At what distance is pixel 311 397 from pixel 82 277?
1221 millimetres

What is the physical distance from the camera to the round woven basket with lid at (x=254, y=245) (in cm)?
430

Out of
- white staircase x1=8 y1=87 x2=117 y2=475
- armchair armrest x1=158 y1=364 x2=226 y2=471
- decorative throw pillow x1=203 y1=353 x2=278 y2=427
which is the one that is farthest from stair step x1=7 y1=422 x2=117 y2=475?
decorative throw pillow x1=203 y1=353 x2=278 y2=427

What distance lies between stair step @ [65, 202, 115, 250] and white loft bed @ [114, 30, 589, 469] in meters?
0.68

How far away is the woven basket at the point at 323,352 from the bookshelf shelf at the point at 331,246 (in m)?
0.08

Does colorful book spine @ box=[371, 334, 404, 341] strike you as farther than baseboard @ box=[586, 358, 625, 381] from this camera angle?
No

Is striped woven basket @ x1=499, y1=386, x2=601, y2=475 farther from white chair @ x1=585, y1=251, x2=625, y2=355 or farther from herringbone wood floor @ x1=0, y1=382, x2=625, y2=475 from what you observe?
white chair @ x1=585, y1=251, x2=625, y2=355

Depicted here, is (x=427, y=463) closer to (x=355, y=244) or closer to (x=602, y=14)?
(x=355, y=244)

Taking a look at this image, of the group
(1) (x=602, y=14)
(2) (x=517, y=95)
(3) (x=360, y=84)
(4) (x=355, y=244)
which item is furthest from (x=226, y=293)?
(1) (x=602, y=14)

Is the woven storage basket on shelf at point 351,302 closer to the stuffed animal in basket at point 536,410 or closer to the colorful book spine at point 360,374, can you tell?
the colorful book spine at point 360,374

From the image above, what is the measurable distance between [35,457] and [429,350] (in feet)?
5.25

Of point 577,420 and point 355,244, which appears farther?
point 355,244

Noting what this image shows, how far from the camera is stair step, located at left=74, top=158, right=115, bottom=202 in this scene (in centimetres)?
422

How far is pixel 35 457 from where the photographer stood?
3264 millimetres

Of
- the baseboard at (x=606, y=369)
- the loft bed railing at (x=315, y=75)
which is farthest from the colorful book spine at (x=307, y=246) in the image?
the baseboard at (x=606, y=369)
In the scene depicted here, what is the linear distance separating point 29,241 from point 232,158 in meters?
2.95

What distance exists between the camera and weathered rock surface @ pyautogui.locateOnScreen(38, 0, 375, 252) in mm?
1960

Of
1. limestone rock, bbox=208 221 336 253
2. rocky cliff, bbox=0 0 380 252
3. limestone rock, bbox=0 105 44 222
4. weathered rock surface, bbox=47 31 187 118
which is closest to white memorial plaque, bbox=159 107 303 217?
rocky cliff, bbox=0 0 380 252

■ **EXERCISE GOAL**
Reproduce verbatim the entries from the line with "Noting what this" to the line with "3264 millimetres", both included.

■ **EXERCISE RESPONSE**
Noting what this image shows, how far from the camera is stair step, located at left=74, top=158, right=115, bottom=202 in this scene (in centimetres)?
422

How far is pixel 35 457 from where the photographer stood?
3264 millimetres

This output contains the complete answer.